'''
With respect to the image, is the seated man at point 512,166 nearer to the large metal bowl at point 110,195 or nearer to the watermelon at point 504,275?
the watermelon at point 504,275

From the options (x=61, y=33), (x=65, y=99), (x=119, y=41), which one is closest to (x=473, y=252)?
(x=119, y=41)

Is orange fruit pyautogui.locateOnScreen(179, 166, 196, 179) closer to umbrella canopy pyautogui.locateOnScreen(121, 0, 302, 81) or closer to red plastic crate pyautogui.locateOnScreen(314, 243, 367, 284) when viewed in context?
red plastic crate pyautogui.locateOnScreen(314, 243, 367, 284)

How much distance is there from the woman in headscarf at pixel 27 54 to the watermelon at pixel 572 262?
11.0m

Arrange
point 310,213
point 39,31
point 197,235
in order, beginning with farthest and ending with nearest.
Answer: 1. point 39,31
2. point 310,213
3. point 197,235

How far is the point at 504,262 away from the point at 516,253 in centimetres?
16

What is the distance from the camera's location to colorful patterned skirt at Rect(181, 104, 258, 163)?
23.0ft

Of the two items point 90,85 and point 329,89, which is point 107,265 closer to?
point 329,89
'''
» EXERCISE BRIEF:
Reproduce the listing above verbatim, every line of it, with nothing altered, added, or left out.

» SOLUTION:
With respect to the image, is the seated man at point 512,166 nearer to the large metal bowl at point 110,195 or nearer to the watermelon at point 504,275?
the watermelon at point 504,275

From the options (x=61, y=33), (x=65, y=99), (x=119, y=41), which one is closest to (x=473, y=252)?
(x=119, y=41)

Is orange fruit pyautogui.locateOnScreen(179, 166, 196, 179) closer to umbrella canopy pyautogui.locateOnScreen(121, 0, 302, 81) or closer to red plastic crate pyautogui.locateOnScreen(314, 243, 367, 284) when viewed in context?
red plastic crate pyautogui.locateOnScreen(314, 243, 367, 284)

How much distance is there from the woman in headscarf at pixel 27 54 to the watermelon at pixel 572 262?
11.0m

Arrange
point 310,213
point 39,31
point 197,235
in order, beginning with farthest and ending with nearest.
Answer: 1. point 39,31
2. point 310,213
3. point 197,235

How far is the point at 504,262 away from the point at 516,253 in centimetres?
16

What is the distance from the camera's location to colorful patterned skirt at Rect(181, 104, 258, 163)?
23.0ft

Of the two items point 90,85 and point 329,89, which is point 107,265 closer to?
point 329,89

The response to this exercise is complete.